[Entries on spatial positioning]
···
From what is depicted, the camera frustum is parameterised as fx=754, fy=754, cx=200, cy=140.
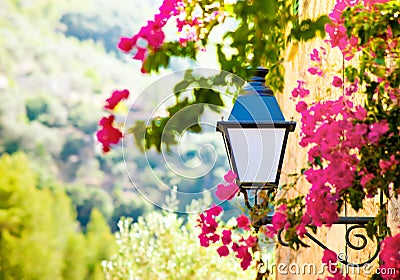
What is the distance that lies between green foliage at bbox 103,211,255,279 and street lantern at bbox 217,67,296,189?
5.27m

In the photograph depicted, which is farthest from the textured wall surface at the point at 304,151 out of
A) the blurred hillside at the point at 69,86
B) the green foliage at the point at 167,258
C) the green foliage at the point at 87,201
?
the green foliage at the point at 87,201

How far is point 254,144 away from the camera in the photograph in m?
1.65

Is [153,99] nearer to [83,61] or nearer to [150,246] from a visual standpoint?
[150,246]

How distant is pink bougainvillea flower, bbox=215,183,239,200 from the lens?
5.49 feet

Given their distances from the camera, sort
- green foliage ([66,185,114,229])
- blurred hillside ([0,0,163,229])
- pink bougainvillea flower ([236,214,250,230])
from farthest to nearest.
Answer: blurred hillside ([0,0,163,229]) → green foliage ([66,185,114,229]) → pink bougainvillea flower ([236,214,250,230])

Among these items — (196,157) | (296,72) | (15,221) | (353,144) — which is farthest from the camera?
(15,221)

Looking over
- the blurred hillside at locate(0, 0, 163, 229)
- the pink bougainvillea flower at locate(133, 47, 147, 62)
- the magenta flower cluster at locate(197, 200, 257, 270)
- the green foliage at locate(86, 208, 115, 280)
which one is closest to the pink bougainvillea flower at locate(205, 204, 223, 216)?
the magenta flower cluster at locate(197, 200, 257, 270)

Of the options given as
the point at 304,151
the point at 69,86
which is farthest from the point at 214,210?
the point at 69,86

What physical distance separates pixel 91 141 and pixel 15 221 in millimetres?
4046

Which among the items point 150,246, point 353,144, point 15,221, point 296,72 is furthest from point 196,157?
point 15,221

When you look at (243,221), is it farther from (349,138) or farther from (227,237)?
(349,138)

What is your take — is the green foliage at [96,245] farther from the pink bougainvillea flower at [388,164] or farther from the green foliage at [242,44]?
the pink bougainvillea flower at [388,164]

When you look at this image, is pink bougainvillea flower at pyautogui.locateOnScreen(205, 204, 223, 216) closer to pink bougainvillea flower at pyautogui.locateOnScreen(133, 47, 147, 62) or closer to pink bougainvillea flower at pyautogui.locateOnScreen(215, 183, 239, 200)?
pink bougainvillea flower at pyautogui.locateOnScreen(215, 183, 239, 200)

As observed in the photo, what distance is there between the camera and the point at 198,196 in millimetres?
1597
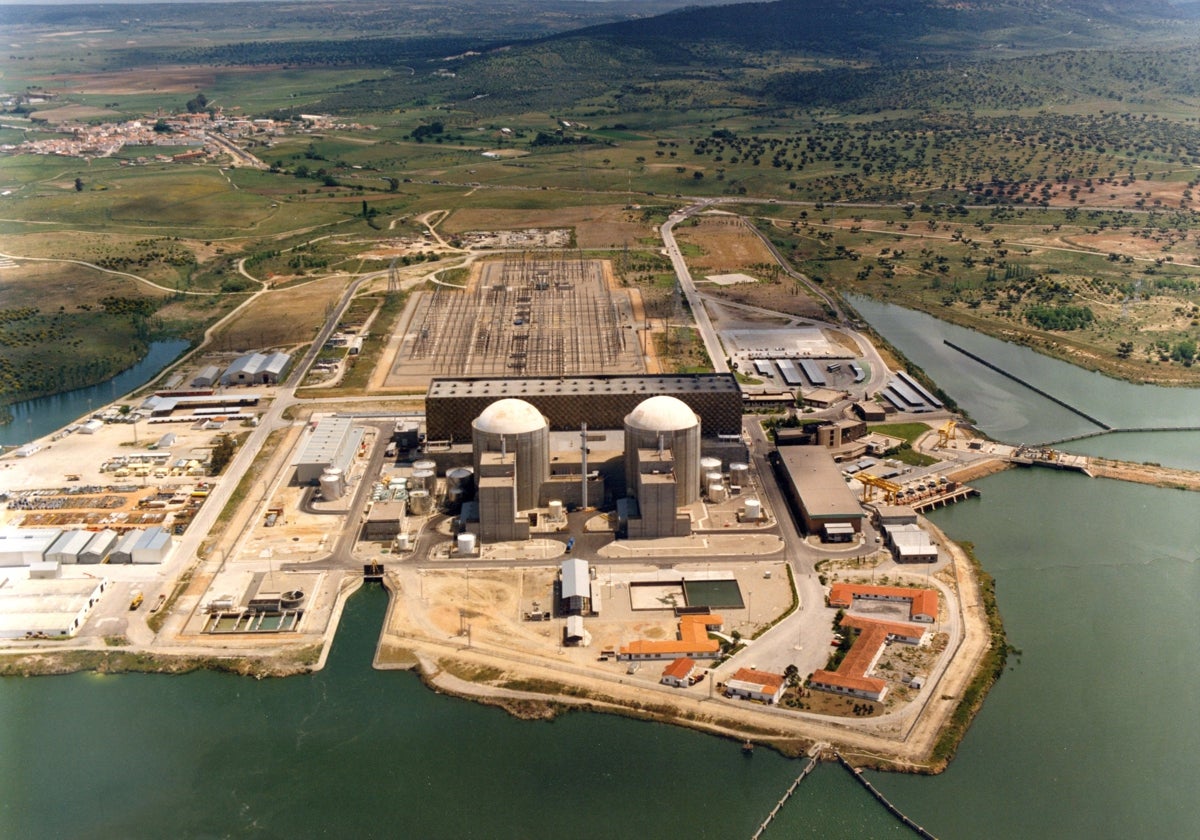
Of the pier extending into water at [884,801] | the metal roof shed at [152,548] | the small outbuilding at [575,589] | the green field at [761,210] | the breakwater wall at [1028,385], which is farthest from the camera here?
the green field at [761,210]

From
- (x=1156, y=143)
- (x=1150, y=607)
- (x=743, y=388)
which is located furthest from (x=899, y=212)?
(x=1150, y=607)

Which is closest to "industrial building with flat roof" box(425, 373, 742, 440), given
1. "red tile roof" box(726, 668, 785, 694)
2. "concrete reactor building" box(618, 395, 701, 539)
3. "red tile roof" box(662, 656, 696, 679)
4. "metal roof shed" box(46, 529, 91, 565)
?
"concrete reactor building" box(618, 395, 701, 539)

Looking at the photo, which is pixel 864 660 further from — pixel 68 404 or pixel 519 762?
pixel 68 404

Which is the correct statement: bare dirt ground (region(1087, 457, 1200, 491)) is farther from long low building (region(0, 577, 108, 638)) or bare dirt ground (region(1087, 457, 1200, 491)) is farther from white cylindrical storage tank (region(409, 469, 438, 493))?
long low building (region(0, 577, 108, 638))

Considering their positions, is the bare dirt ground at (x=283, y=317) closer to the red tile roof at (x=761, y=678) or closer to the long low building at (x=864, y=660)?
the red tile roof at (x=761, y=678)

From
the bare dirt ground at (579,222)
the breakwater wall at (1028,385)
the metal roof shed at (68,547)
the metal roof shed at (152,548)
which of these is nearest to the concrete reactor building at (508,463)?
the metal roof shed at (152,548)

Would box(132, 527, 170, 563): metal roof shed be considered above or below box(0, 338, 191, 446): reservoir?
above

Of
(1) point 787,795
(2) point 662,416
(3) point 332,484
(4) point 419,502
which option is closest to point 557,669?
(1) point 787,795

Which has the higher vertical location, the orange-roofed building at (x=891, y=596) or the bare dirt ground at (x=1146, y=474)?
the orange-roofed building at (x=891, y=596)
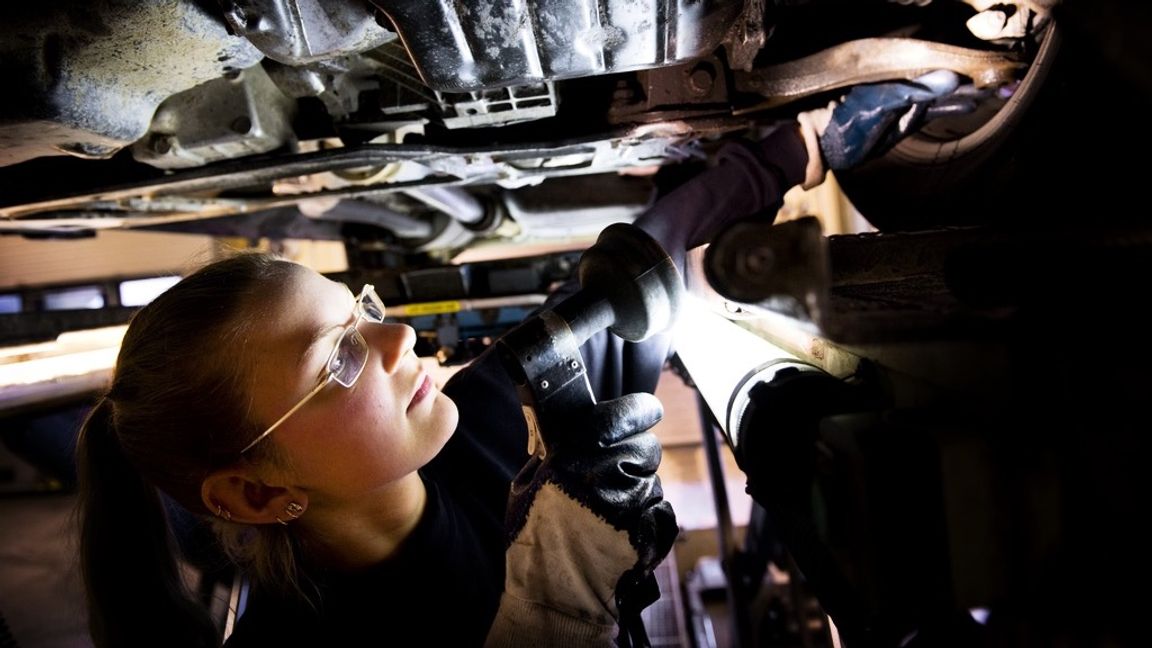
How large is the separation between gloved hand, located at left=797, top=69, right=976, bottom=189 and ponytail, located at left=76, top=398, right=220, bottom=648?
1543 millimetres

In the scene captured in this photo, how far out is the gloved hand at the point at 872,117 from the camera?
1085 millimetres

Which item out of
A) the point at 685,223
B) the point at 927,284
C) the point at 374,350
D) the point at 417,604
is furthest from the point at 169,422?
the point at 927,284

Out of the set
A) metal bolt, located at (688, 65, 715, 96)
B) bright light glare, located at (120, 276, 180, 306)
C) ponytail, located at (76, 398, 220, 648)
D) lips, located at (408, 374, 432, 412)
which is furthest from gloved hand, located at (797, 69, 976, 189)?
bright light glare, located at (120, 276, 180, 306)

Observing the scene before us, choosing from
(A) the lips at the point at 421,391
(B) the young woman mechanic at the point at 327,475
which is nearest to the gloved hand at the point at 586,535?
(B) the young woman mechanic at the point at 327,475

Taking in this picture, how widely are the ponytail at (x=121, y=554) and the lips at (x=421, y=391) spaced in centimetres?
57

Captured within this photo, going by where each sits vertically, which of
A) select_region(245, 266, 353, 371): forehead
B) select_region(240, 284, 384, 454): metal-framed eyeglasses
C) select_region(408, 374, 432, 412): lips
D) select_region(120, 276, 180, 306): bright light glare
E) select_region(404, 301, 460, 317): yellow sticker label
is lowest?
select_region(120, 276, 180, 306): bright light glare

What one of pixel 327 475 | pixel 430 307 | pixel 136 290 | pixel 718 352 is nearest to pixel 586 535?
pixel 718 352

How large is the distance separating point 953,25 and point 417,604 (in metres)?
1.71

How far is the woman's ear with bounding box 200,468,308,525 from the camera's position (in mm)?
996

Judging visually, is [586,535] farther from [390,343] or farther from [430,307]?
[430,307]

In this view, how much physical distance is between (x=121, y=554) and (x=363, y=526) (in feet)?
1.45

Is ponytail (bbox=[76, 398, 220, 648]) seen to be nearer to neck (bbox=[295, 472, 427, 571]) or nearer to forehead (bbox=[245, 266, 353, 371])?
neck (bbox=[295, 472, 427, 571])

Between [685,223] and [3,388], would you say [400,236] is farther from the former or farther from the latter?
[685,223]

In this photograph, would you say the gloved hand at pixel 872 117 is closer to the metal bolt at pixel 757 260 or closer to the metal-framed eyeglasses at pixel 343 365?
the metal bolt at pixel 757 260
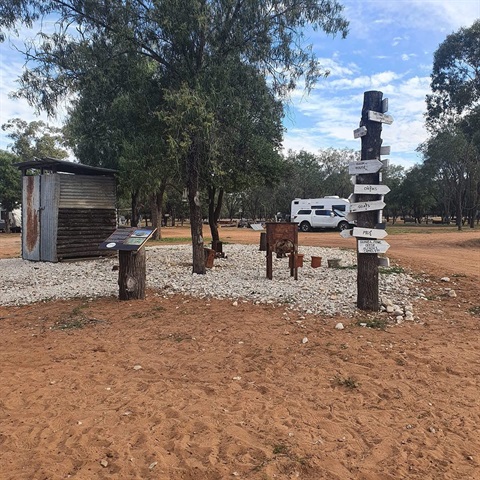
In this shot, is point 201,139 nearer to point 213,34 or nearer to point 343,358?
point 213,34

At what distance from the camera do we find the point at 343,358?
4.32 m

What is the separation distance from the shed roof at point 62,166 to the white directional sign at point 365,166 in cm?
839

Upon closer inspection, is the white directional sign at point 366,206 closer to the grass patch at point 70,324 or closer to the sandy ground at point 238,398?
the sandy ground at point 238,398

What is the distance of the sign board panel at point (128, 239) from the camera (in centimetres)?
685

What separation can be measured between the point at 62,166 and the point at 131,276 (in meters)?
6.46

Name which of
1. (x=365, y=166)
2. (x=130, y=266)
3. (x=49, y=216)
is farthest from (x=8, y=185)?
(x=365, y=166)

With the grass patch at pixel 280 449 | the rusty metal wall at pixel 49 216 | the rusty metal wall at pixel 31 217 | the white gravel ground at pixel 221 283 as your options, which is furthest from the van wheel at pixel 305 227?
the grass patch at pixel 280 449

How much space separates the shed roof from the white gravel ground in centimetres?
272

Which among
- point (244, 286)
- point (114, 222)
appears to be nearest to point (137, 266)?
point (244, 286)

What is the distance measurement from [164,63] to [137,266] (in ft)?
15.1

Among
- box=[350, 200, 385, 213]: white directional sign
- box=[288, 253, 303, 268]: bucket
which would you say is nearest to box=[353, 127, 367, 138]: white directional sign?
box=[350, 200, 385, 213]: white directional sign

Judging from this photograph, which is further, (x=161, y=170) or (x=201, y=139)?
(x=161, y=170)

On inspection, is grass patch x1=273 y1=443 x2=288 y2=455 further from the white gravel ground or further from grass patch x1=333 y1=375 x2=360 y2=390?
the white gravel ground

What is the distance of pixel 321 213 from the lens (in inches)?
1249
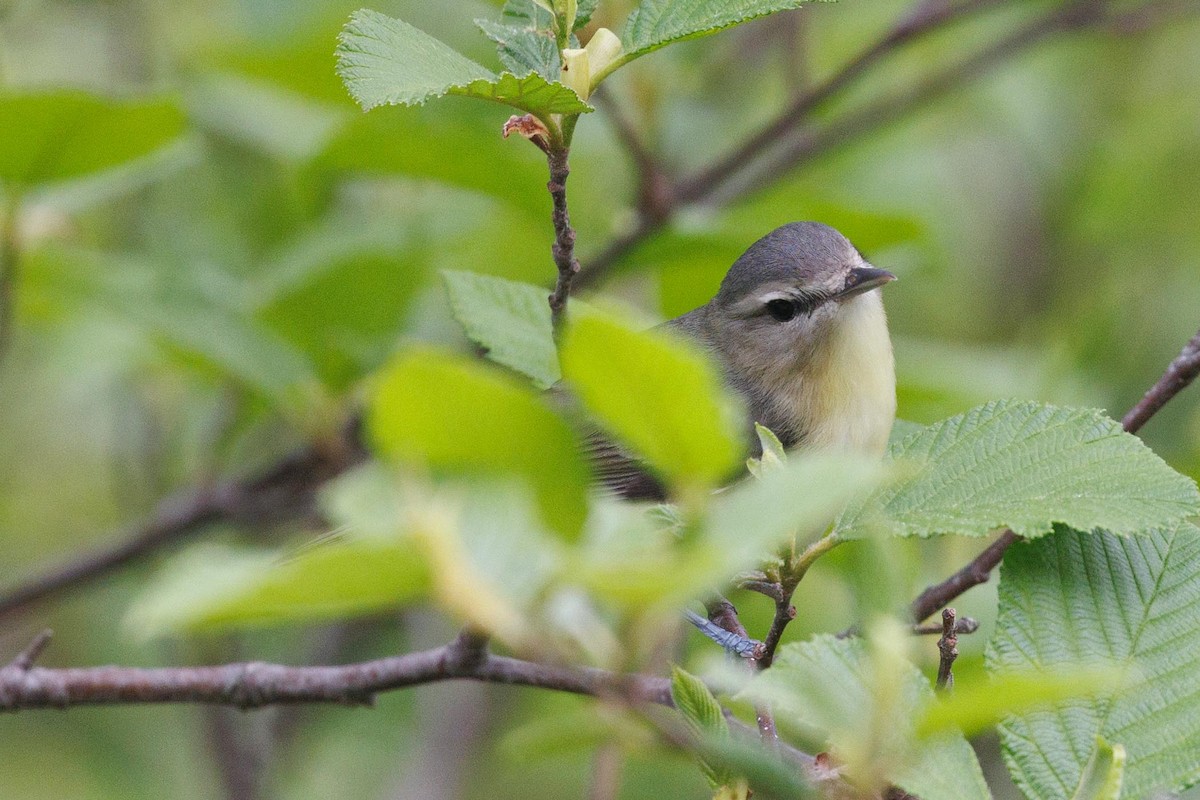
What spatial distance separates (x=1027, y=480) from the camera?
1658 millimetres

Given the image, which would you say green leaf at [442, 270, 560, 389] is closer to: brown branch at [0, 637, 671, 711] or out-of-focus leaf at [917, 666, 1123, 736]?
brown branch at [0, 637, 671, 711]

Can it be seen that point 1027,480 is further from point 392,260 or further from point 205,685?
point 392,260

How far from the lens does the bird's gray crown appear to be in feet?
10.3

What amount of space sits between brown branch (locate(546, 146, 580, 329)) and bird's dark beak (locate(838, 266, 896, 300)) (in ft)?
4.26

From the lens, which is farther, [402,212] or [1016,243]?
[1016,243]

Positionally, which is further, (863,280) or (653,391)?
(863,280)

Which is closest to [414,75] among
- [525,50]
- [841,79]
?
[525,50]

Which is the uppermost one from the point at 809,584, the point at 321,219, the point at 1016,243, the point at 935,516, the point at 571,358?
the point at 571,358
···
Exercise directions: Find the line containing "What separation can" in the listing above. Restate it and every line after it, word for word, through the final line, leaving out the pictures.

Reply to the task:
What separation can be measured between the point at 62,166 and the point at 131,276 (in meters)?
6.46

Name which of
1. (x=365, y=166)
2. (x=130, y=266)
3. (x=49, y=216)
is farthest from (x=8, y=185)?
(x=365, y=166)

With the grass patch at pixel 280 449 | the rusty metal wall at pixel 49 216 | the rusty metal wall at pixel 31 217 | the white gravel ground at pixel 221 283 as your options, which is furthest from the van wheel at pixel 305 227?
the grass patch at pixel 280 449

How much space separates the shed roof from the white gravel ground in centimetres?
272

Which among
- point (244, 286)
- point (114, 222)
appears to be nearest to point (137, 266)?
point (244, 286)

What is the distance measurement from [164,63] to [137,266] (in ft)?
15.1

Among
- box=[350, 200, 385, 213]: white directional sign
- box=[288, 253, 303, 268]: bucket
which would you say is nearest to box=[353, 127, 367, 138]: white directional sign?
box=[350, 200, 385, 213]: white directional sign

Judging from this photograph, which is further, (x=161, y=170) or (x=201, y=139)?
(x=161, y=170)

On inspection, is grass patch x1=273 y1=443 x2=288 y2=455 further from the white gravel ground or further from grass patch x1=333 y1=375 x2=360 y2=390?
the white gravel ground

What is the distance of pixel 321 213 from the lens (in inches)?
1249
What spatial distance separates (x=1027, y=480) from the camera?
1658 millimetres

Given the image, which would you say green leaf at [442, 270, 560, 389] is closer to: brown branch at [0, 637, 671, 711] or out-of-focus leaf at [917, 666, 1123, 736]?
brown branch at [0, 637, 671, 711]

Can it be seen that point 1027,480 is further from point 392,260 or further from point 205,685?
point 392,260

How far from the lens does the bird's gray crown appear to be in feet?
10.3

What amount of space sits between brown branch (locate(546, 146, 580, 329)) and bird's dark beak (locate(838, 266, 896, 300)) (in ft)?
4.26

From the lens, which is farther, [402,212] or [1016,243]?
[1016,243]

Positionally, which is further, (863,280) or (653,391)?
(863,280)

Which is closest to [414,75] among
- [525,50]
- [841,79]
?
[525,50]

Which is the uppermost one from the point at 809,584, the point at 321,219, the point at 1016,243, the point at 935,516, the point at 571,358?
the point at 571,358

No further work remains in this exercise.